How would I deal with this in PyMC3? I’ve explored the bounded and truncated distributions, but those seem to deal moreso with censored data? There’s information contained in the proportion of the pdf that is in the limit of detection region, so I’d rather not just censor it. Thoughts?


I’ve had similar issues with lack of observational precision at low values and found that the skew normal distribution worked pretty well.

Thanks for the quick suggestion. I’ll give it a shot, but looking at the example curves in your link, I’m thinking skewnormal may be to “soft” a curve to fit such a hard shoulder in my data. The cartoon I drew, is actually a generous representation. A kde of my data looks about like a 90deg angle, with 90% of the data in the narrow, limit of detection peak, and 10% of it in the tail of the normal distribution that it’s truncating.

I see what you mean. Maybe a shifted gamma regression?
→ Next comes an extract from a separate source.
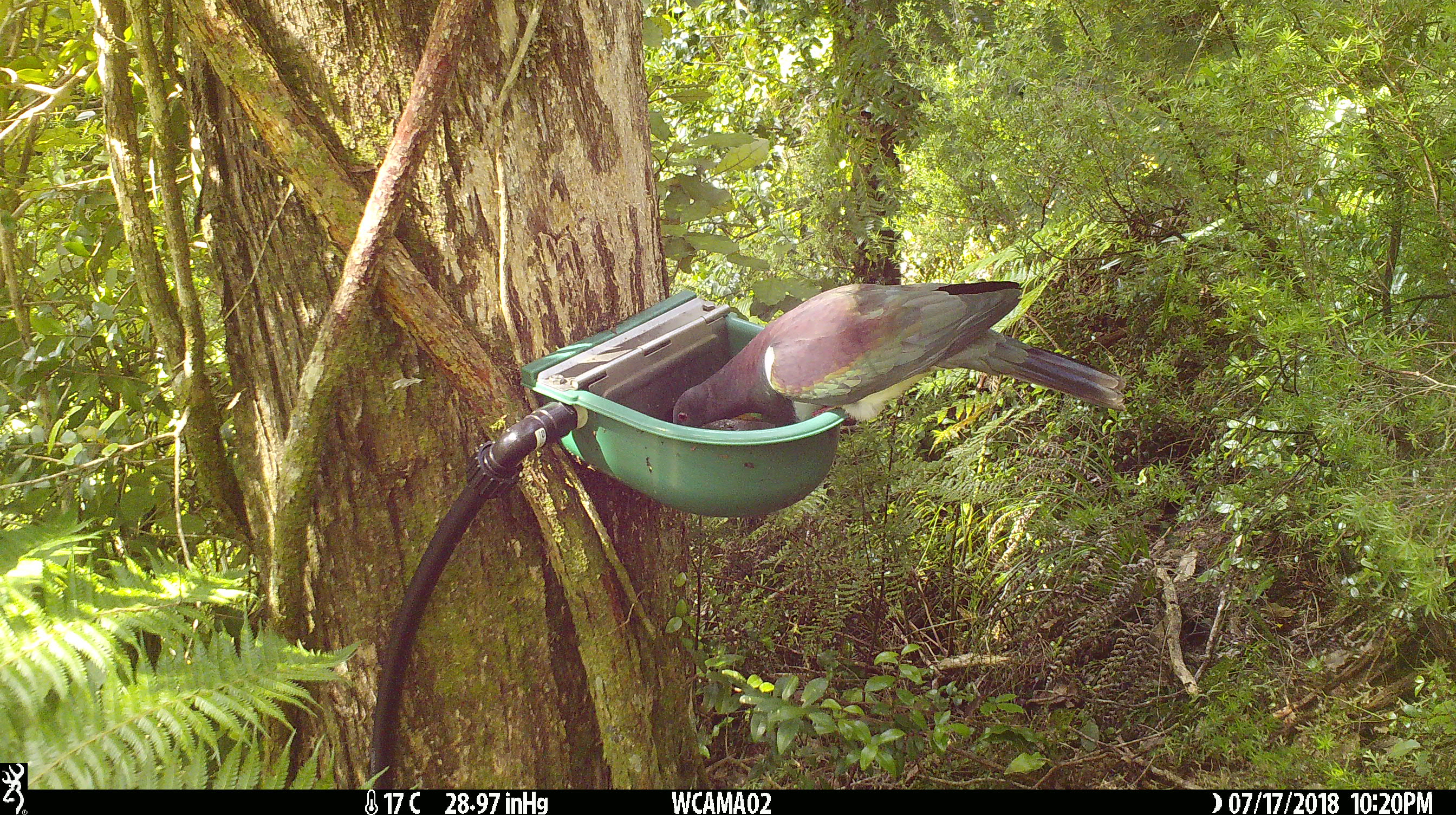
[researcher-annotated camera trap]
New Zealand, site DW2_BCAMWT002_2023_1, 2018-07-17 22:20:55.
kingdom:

To clarify: I think that the true values of my data follow the dashed red curve (or something like it), but due to my limit of detection, my observed pdf is the blue curve. I’d like to infer mu_actual (it’s actually a variable that I’m regressing and has physical meaning to it). Hence I would need some sort of unimodal distribution, where the mode would be below the limit of detection region, despite the data showing a mode at the limit of detection region.
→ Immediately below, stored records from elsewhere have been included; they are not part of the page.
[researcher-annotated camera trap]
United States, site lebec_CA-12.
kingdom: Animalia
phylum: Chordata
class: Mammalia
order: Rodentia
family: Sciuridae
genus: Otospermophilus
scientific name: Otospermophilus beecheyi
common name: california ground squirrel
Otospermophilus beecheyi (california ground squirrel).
Hey Chris - that definitely comes closer to the steepness I need, but not sure it fits the end goal, as I’m hoping to estimate a physical parameter with true value on the unobserved side of the limit of detection. Hopefully that makes sense. I dropped a new graphic out in the parent thread to show what I mean.
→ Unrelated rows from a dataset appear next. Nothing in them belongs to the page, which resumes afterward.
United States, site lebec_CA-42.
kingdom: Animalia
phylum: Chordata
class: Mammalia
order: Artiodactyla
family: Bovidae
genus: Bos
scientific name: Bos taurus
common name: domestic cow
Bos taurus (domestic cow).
This might be going out on a limb here but do you have any rough idea of the process that maps the true value to the observed one? For example, if there was a specific nonlinear function that we could build in.

I have an idea of the physical process, but unfortunately not something that could be mapped by 1:1 function I don’t think. Basically, the “x” value that is measured is a microbial density (CFU/mL or colony forming units of microbes per milliliter of sample). This is a log scale, and if you take a big enough volume (many liters) you’ll always find a colony forming unit when you culture the sample. However, in practice, the lab samples progressively larger volumes to count the microbes, but only looks down to ~1 CFU/mL and does not sample larger volumes to see if it might have been 0.1CFU/mL. So everything below 1-1.5 CFU/mL maps to 1-1.5 CFU/mL.

My suspicion is that we would have to make some very specific parametric assumptions regarding how the probability mass to the left of the detection limit gets transferred to the vicinity of the limit. Could we perhaps model it as censored data plus some additive positive noise that is an increasing function of \mu_{actual} over some region close to the detection limit?